EXERCISE DIRECTIONS: Write out the lines from the one containing "Comparing the white" through the end of the lines as a JSON list of strings, with one string per line and blank lines omitted. Leave the pictures out of the answer.

— Start of EXTRACTED MATERIAL —

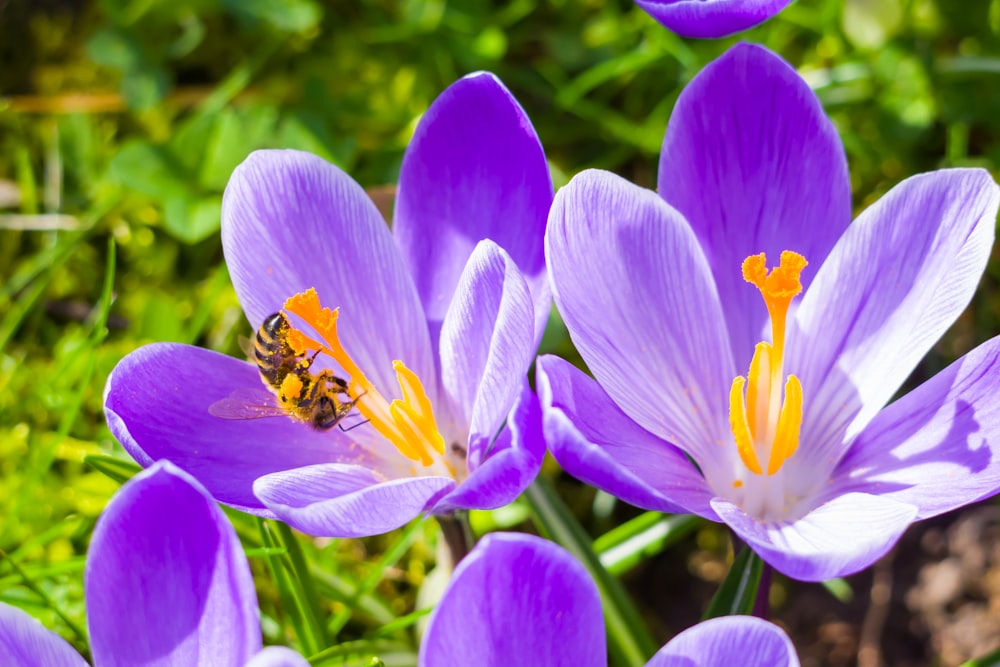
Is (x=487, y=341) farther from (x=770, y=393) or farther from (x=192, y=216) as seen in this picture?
(x=192, y=216)

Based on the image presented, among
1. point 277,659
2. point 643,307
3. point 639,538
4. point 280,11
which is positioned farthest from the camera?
point 280,11

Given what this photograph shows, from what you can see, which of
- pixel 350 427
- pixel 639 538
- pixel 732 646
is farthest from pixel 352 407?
pixel 732 646

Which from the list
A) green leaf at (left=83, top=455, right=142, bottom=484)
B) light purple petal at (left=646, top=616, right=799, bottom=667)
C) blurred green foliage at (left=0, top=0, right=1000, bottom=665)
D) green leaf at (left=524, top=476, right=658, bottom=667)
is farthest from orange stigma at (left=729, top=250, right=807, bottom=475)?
green leaf at (left=83, top=455, right=142, bottom=484)

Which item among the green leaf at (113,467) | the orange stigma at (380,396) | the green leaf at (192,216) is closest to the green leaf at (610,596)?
the orange stigma at (380,396)

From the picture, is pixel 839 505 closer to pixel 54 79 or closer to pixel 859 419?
pixel 859 419

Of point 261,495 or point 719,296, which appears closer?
point 261,495

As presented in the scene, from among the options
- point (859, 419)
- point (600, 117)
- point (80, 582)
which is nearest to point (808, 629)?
point (859, 419)

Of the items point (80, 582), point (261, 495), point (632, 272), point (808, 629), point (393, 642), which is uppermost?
point (632, 272)
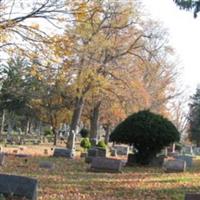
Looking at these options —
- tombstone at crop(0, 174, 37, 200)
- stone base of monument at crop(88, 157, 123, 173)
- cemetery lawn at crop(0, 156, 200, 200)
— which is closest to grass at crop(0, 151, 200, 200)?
cemetery lawn at crop(0, 156, 200, 200)

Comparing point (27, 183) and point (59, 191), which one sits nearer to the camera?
point (27, 183)

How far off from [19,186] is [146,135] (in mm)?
14306

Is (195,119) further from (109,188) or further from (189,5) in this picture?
(109,188)

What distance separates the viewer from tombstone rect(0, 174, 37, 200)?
8859 mm

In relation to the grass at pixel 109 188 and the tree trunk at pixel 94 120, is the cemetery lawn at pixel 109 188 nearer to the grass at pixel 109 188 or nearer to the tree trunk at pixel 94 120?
the grass at pixel 109 188

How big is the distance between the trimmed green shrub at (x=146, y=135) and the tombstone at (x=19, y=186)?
14153 mm

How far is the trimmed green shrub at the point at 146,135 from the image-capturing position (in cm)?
2300

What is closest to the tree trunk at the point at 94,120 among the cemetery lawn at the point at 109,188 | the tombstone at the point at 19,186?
the cemetery lawn at the point at 109,188

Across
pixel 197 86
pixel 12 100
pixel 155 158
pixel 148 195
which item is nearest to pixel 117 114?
pixel 12 100

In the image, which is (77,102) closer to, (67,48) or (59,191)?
(67,48)

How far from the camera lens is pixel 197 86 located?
90125 millimetres

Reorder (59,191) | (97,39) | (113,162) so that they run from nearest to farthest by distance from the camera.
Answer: (59,191)
(113,162)
(97,39)

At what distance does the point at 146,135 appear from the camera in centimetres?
2289

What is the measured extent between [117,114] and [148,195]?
31503 mm
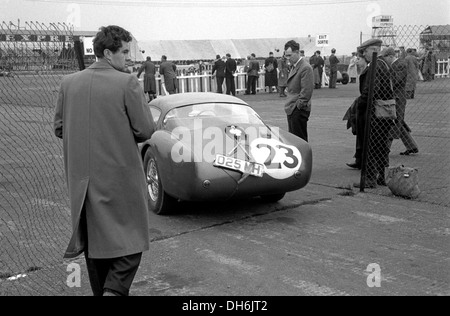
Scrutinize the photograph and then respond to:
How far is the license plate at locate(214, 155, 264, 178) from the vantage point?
231 inches

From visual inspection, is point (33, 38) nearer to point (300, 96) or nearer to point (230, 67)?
point (300, 96)

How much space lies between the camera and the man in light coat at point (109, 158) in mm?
3195

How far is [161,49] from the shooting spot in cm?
4088

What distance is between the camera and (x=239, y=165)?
5.89 meters

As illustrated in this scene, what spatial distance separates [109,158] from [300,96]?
5.87 m

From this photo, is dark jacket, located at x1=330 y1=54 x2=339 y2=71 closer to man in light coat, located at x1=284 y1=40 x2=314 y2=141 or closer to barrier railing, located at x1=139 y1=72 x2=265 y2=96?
barrier railing, located at x1=139 y1=72 x2=265 y2=96

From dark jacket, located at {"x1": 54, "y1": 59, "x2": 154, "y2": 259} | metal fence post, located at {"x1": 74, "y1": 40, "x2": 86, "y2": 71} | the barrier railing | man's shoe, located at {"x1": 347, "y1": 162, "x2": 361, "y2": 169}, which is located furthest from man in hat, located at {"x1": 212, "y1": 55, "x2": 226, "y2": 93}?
dark jacket, located at {"x1": 54, "y1": 59, "x2": 154, "y2": 259}

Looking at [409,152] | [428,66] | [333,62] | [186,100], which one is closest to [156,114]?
[186,100]

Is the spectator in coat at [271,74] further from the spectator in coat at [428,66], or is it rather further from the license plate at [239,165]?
the license plate at [239,165]

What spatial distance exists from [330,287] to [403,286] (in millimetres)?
565

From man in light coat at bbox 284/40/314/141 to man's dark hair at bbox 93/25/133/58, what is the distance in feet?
18.6

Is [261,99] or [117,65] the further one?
[261,99]
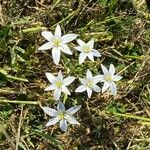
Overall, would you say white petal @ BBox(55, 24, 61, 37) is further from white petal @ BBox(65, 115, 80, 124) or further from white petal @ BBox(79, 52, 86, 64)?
white petal @ BBox(65, 115, 80, 124)

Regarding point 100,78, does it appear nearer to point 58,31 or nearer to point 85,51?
point 85,51

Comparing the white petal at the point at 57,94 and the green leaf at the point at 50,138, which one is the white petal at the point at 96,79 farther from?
the green leaf at the point at 50,138

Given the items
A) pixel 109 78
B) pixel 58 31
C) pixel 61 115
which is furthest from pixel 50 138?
pixel 58 31

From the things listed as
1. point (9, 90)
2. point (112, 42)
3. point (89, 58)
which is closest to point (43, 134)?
point (9, 90)

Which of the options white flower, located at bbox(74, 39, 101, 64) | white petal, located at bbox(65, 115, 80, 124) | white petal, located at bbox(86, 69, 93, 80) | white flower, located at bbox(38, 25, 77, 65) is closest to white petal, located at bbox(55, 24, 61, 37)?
white flower, located at bbox(38, 25, 77, 65)

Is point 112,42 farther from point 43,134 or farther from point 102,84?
point 43,134

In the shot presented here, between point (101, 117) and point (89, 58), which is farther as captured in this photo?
point (101, 117)

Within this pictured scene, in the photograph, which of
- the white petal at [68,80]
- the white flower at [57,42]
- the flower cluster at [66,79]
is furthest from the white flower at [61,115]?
the white flower at [57,42]
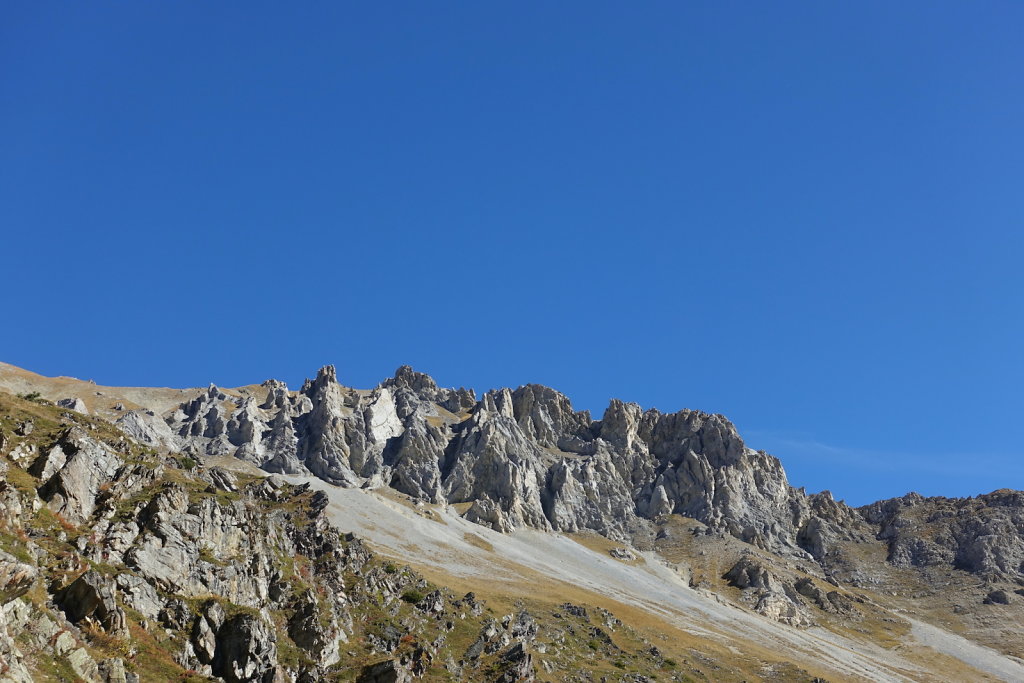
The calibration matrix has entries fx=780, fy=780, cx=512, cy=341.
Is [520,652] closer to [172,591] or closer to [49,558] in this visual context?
[172,591]

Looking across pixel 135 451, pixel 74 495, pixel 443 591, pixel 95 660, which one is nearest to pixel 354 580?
pixel 443 591

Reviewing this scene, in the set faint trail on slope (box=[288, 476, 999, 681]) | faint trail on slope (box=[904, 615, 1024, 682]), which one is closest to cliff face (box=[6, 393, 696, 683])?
faint trail on slope (box=[288, 476, 999, 681])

— End of EXTRACTED MATERIAL —

RESULT:
[
  "Comparing the white petal at the point at 57,94 and the green leaf at the point at 50,138, which one is the white petal at the point at 96,79 farther from?",
  "the green leaf at the point at 50,138",
  "Given the items",
  "A) pixel 109 78",
  "B) pixel 58 31",
  "C) pixel 61 115",
  "which is furthest from pixel 50 138?",
  "pixel 58 31",
  "From the things listed as",
  "1. point (9, 90)",
  "2. point (112, 42)",
  "3. point (89, 58)",
  "which is closest to point (43, 134)?",
  "point (9, 90)",
  "Which of the options white flower, located at bbox(74, 39, 101, 64) | white petal, located at bbox(65, 115, 80, 124) | white petal, located at bbox(86, 69, 93, 80) | white flower, located at bbox(38, 25, 77, 65) is closest to white petal, located at bbox(55, 24, 61, 37)?",
  "white flower, located at bbox(38, 25, 77, 65)",
  "Is point 112,42 farther from point 43,134 or farther from point 102,84?",
  "point 43,134",
  "In the shot presented here, between point (101, 117) and point (89, 58), which is farther as captured in this photo?",
  "point (101, 117)",
  "Within this pictured scene, in the photograph, which of",
  "- the white petal at [68,80]",
  "- the white flower at [57,42]",
  "- the flower cluster at [66,79]",
  "is furthest from the white flower at [61,115]?",
  "the white flower at [57,42]",
  "The calibration matrix has entries fx=780, fy=780, cx=512, cy=341.",
  "Is [520,652] closer to [172,591] or closer to [49,558] in this visual context?",
  "[172,591]",
  "Looking across pixel 135 451, pixel 74 495, pixel 443 591, pixel 95 660, which one is nearest to pixel 354 580?",
  "pixel 443 591",
  "Reviewing this scene, in the set faint trail on slope (box=[288, 476, 999, 681]) | faint trail on slope (box=[904, 615, 1024, 682]), which one is closest to cliff face (box=[6, 393, 696, 683])?",
  "faint trail on slope (box=[288, 476, 999, 681])"
]